Questo è il principio da dove nasce in voi il merito o il biasimo, a seconda che esamini e separi gli amori buoni e quelli cattivi.

 

Coloro che ragionando andarono al fondo della questione (i filosofi) si accorsero di questa libertà innata; per questo elaborarono per il mondo la morale (etica).
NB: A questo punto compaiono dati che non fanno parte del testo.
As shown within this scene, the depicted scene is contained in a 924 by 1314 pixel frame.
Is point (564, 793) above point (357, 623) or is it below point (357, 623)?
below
Dunque, anche ammettendo che ogni amore nasca in voi in modo necessario, voi avete il potere di tenerlo a freno.

 

Beatrice chiama questa nobile virtù 'libero arbitrio', e dunque bada di ricordartene, se lei te ne dovesse parlare».


CANTO XXII (142-154)

 

Poi disse: «Più pensava Maria onde

fosser le nozze orrevoli e intere,

ch’a la sua bocca, ch’or per voi risponde.

 

E le Romane antiche, per lor bere,

contente furon d’acqua; e Daniello

dispregiò cibo e acquistò savere.

 

Lo secol primo, quant’oro fu bello,

fé savorose con fame le ghiande,

e nettare con sete ogne ruscello.

 

Mele e locuste furon le vivande

che nodriro il Batista nel diserto;

per ch’elli è glorioso e tanto grande

 

quanto per lo Vangelio v’è aperto».

PARAFRASI

 

Poi aggiunse: «Maria badava più al fatto che le nozze fossero onorevoli che non alla sua bocca, che ora intercede per voi.

 

E le antiche Romane, per bere, si accontentarono di acqua; e il profeta Daniele disprezzò il cibo e guadagnò la sapienza.

 

Durante la prima età dell'uomo (l'età dell'oro), finché fu aurea, la fame rese appetibili le ghiande e la sete fece diventare nettare ogni ruscello.

 

Miele e locuste furono il cibo che nutrì Giovanni Battista nel deserto; perciò egli è glorioso e tanto grande

 

quanto vi è svelato nel Vangelo».


CANTO XXIII (1-6)

 

Mentre che li occhi per la fronda verde

ficcava io sì come far suole

chi dietro a li uccellin sua vita perde,

 

lo più che padre mi dicea: «Figliuole,

vienne oramai, ché ‘l tempo che n’è imposto

più utilmente compartir si vuole».

PARAFRASI

 

Mentre io spingevo lo sguardo attraverso le fronde verdi dell'albero, proprio come è solito fare chi spreca la vita cacciando gli uccelli,

 

Virgilio (che era più che un padre per me) mi diceva: «Figliolo, vieni via, perché il tempo che ci è concesso deve essere speso in modo più utile».


CANTO XXIV (151-154)

 

E senti’ dir: «Beati cui alluma

tanto di grazia, che l’amor del gusto

nel petto lor troppo disir non fuma,

 

esuriendo sempre quanto è giusto!».

PARAFRASI

 

E sentii che diceva: «Beati coloro che sono tanto illuminati dalla grazia che nel loro petto non nasce un eccessivo desiderio di cibo,

 

avendo sempre fame di giustizia!»


CANTO XXX (118-120)

 

Ma tanto più maligno e più silvestro

si fa ‘l terren col mal seme e non cólto,

quant’elli ha più di buon vigor terrestro.

PARAFRASI

 

Ma un terreno si fa tanto più selvaggio e sterile, con cattive sementi e quando non è coltivato, quanto più esso è dotato di fertilità naturale.